— TASK STATEMENT —
Return the records from the line with "Nadri Crystal Imitation" to the line with "Poistka nožová Eti", both included, word for word. Leave the pictures out of your answer.

— MATERIALS PROVIDED —
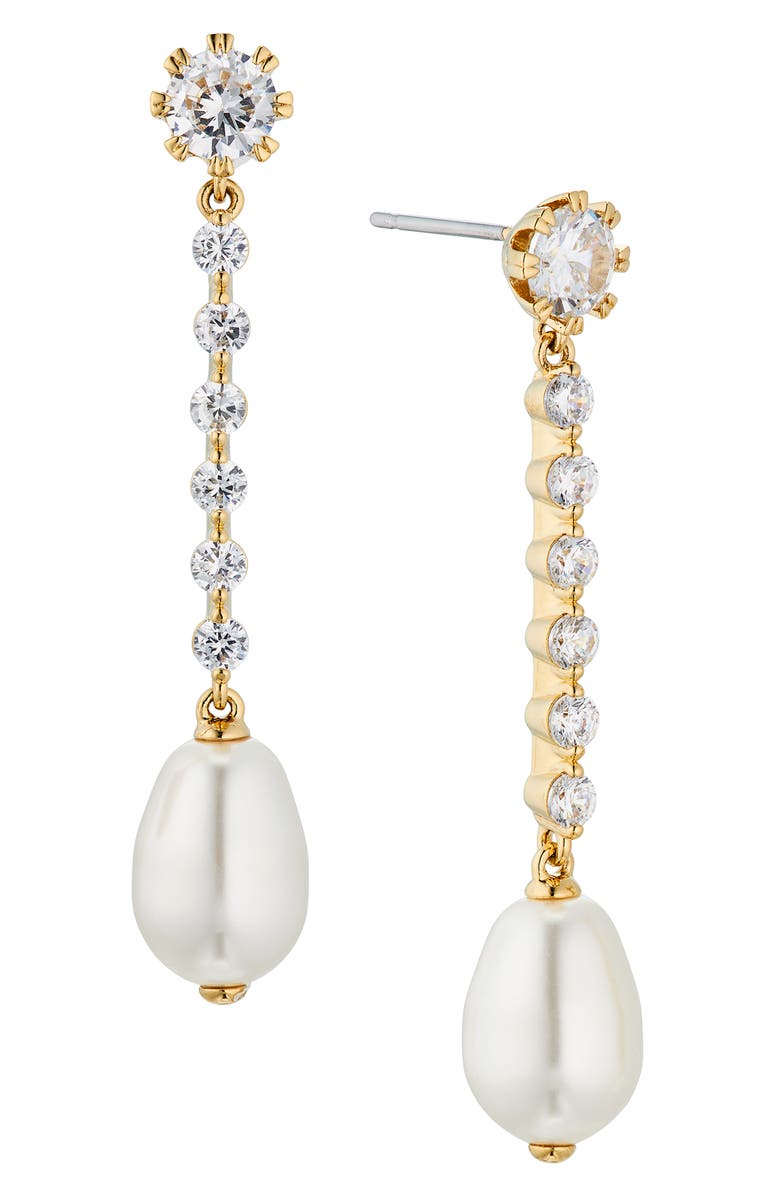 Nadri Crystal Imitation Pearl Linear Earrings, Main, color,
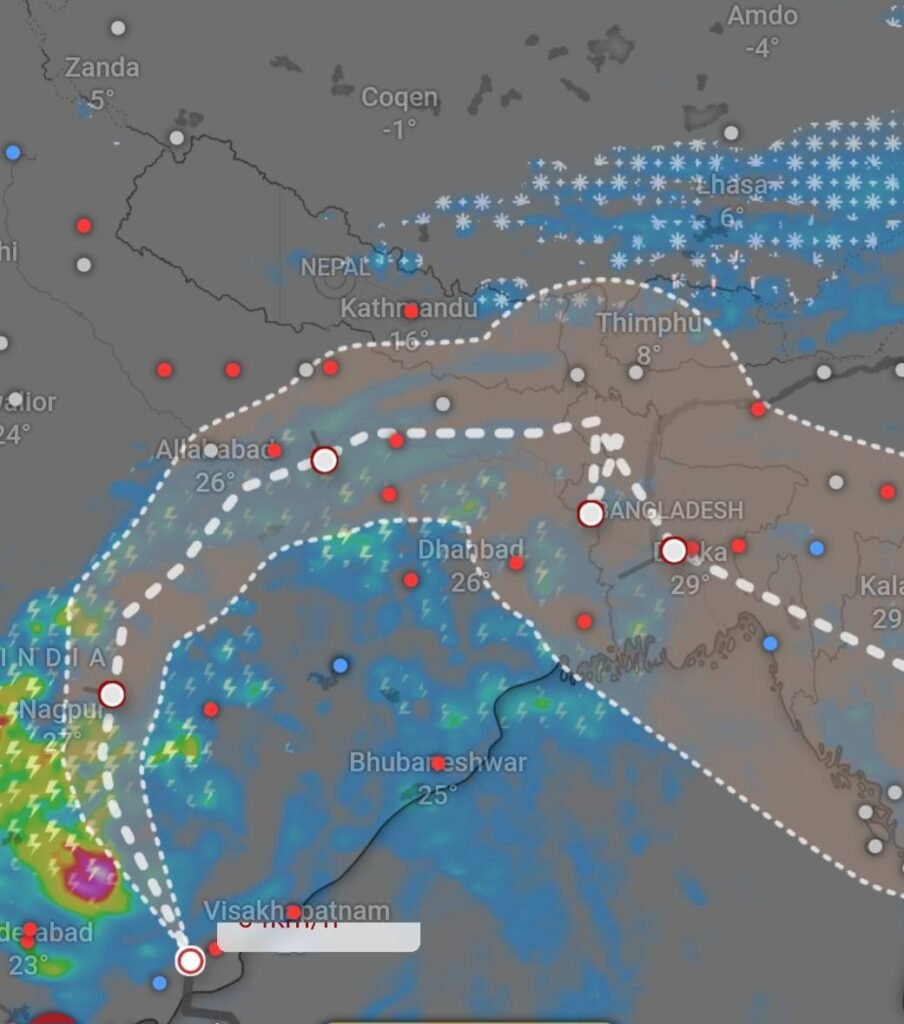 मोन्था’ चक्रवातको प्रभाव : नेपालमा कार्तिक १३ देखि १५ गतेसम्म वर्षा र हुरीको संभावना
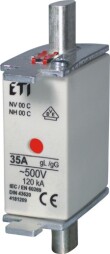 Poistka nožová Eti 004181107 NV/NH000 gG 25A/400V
...
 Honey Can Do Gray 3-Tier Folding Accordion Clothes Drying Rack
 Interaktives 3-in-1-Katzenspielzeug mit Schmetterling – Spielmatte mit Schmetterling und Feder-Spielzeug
==
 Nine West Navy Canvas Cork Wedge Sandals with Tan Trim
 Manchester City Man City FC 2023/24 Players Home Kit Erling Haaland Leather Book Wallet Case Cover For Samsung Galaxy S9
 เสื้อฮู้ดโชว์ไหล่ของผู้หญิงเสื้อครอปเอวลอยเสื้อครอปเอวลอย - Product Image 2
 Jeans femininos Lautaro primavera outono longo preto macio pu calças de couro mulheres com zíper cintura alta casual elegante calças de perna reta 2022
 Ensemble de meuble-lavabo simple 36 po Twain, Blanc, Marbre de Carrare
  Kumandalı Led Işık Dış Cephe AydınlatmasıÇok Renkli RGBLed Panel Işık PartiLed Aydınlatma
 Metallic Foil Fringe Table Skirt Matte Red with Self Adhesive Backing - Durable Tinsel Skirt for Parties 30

— RESULT OF THIS EXERCISE —
 Nadri Crystal Imitation Pearl Linear Earrings, Main, color,
 मोन्था’ चक्रवातको प्रभाव : नेपालमा कार्तिक १३ देखि १५ गतेसम्म वर्षा र हुरीको संभावना
 Poistka nožová Eti 004181107 NV/NH000 gG 25A/400V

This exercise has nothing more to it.